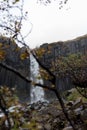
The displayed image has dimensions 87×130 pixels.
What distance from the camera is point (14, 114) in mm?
8336

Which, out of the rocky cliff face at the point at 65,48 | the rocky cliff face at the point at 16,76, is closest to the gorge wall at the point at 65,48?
the rocky cliff face at the point at 65,48

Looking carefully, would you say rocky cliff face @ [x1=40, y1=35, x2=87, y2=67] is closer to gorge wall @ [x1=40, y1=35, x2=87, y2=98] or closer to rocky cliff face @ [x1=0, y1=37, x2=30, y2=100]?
gorge wall @ [x1=40, y1=35, x2=87, y2=98]

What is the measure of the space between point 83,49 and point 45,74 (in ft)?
177

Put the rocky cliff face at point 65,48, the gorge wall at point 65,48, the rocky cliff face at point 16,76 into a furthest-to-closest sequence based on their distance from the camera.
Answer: the rocky cliff face at point 65,48, the gorge wall at point 65,48, the rocky cliff face at point 16,76

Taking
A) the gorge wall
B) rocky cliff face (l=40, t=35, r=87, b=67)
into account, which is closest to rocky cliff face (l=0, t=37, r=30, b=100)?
the gorge wall

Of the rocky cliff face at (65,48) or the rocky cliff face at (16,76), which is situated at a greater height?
the rocky cliff face at (65,48)

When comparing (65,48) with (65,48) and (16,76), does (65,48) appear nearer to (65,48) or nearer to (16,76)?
(65,48)

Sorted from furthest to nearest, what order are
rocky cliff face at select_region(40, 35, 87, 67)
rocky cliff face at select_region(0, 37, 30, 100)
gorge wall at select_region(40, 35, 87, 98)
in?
1. rocky cliff face at select_region(40, 35, 87, 67)
2. gorge wall at select_region(40, 35, 87, 98)
3. rocky cliff face at select_region(0, 37, 30, 100)

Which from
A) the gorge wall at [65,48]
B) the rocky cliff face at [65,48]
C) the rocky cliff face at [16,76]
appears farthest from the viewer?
the rocky cliff face at [65,48]

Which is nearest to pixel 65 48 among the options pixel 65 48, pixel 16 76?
pixel 65 48

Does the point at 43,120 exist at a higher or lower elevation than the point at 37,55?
lower

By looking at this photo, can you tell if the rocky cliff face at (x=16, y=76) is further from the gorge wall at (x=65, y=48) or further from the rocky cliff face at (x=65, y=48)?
the rocky cliff face at (x=65, y=48)

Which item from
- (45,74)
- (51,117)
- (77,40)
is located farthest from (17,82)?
(45,74)

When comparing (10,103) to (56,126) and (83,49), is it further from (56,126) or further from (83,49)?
(83,49)
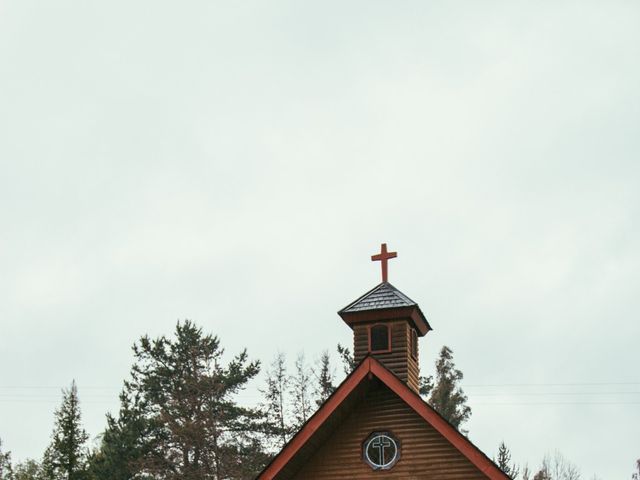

What to produce
Copy the stretch from the line containing "Does the point" through the end of the records word for word, leaving out any pictures.

Reply
Does the point at 43,120 exist at a higher or lower elevation than the point at 37,55?
lower

By looking at this photo, can you tell if the rocky cliff face at (x=16, y=76) is further from the gorge wall at (x=65, y=48) or further from the rocky cliff face at (x=65, y=48)?
the rocky cliff face at (x=65, y=48)

Which item from
- (45,74)
- (51,117)
- (77,40)
is located farthest from (17,82)?
(45,74)

When comparing (10,103) to (56,126) and (83,49), is it further from (56,126) or further from (83,49)?
(83,49)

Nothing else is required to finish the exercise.